Items from a dataset
------------------------------------------------
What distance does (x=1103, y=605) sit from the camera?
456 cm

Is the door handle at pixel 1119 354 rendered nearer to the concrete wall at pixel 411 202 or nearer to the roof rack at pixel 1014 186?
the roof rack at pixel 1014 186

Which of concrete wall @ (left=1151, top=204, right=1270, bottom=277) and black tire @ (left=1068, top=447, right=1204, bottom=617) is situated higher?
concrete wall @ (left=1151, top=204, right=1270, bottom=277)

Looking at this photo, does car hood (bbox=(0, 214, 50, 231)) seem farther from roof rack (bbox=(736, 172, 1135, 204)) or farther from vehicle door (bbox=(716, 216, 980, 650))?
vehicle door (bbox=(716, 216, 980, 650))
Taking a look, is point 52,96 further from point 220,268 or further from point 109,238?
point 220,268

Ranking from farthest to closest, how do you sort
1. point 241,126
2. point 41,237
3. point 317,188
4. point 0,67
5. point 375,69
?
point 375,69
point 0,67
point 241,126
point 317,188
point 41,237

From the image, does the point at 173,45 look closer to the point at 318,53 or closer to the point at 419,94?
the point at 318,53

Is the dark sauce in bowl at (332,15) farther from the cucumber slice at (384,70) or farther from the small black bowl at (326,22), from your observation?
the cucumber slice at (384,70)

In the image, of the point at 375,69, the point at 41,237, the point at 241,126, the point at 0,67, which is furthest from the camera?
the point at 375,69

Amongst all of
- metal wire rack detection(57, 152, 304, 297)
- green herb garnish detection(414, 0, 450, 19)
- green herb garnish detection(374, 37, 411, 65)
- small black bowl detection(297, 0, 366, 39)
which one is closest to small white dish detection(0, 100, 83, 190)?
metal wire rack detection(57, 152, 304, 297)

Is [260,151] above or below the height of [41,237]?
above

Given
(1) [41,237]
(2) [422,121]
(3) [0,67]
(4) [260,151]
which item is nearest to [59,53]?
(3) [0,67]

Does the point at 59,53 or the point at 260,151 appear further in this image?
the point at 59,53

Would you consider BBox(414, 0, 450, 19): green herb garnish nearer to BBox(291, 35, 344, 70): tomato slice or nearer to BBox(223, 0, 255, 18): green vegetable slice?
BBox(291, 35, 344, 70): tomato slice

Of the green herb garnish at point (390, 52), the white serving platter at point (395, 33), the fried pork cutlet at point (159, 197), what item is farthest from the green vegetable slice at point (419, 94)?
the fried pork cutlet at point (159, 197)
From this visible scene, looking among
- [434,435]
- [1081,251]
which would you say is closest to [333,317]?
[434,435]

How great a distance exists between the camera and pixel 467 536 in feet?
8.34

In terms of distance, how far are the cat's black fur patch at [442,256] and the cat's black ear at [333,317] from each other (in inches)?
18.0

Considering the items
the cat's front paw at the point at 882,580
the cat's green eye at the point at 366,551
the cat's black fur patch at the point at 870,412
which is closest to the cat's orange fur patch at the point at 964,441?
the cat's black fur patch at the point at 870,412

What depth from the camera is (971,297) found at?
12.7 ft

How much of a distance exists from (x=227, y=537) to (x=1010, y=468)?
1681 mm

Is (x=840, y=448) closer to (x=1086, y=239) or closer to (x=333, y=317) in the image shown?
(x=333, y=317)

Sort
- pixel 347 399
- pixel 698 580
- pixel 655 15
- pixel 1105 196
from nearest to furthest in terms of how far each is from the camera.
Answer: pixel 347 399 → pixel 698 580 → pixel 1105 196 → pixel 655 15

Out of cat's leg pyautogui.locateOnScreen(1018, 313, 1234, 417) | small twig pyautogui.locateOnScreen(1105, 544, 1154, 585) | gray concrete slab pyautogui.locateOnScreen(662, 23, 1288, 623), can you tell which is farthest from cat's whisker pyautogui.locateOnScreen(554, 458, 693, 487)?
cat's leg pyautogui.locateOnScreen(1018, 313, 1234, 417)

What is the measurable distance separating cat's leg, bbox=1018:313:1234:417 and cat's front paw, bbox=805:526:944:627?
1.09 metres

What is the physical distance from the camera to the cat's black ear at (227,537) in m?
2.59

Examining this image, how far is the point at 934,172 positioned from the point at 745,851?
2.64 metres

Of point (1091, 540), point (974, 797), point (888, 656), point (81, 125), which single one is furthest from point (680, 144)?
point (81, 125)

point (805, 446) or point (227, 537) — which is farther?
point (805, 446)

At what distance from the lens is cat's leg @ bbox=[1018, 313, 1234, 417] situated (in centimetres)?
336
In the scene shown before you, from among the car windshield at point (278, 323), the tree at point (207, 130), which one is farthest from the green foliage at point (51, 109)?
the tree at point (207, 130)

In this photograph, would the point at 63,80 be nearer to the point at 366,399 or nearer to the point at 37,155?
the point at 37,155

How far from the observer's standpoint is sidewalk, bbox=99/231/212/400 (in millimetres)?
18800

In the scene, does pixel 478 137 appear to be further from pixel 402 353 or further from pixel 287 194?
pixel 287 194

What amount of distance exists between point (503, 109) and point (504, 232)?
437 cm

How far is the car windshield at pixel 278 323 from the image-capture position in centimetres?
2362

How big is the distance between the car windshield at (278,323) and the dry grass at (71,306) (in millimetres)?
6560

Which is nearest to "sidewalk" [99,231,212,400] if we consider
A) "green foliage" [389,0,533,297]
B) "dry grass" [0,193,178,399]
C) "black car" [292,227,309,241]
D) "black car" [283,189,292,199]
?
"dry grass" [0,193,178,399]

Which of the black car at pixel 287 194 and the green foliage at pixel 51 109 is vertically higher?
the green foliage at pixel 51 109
------------------------------------------------
**EXERCISE REQUIREMENTS:**
Set down exactly what runs from the line with "What amount of" to the last line of the data above, including both of those lines and no others.

**RESULT OF THIS TASK:**
What amount of distance exists between point (503, 109) and point (504, 232)?
437 cm

How far is the car windshield at pixel 278 323 from the image-capture position in centimetres?
2362

How big is the distance between the car windshield at (278,323) and the dry grass at (71,306) (in millimetres)?
6560

Which is nearest to "sidewalk" [99,231,212,400] if we consider
A) "green foliage" [389,0,533,297]
B) "dry grass" [0,193,178,399]
C) "black car" [292,227,309,241]
D) "black car" [283,189,292,199]
?
"dry grass" [0,193,178,399]

Which of the black car at pixel 287 194 and the green foliage at pixel 51 109 is vertically higher?
the green foliage at pixel 51 109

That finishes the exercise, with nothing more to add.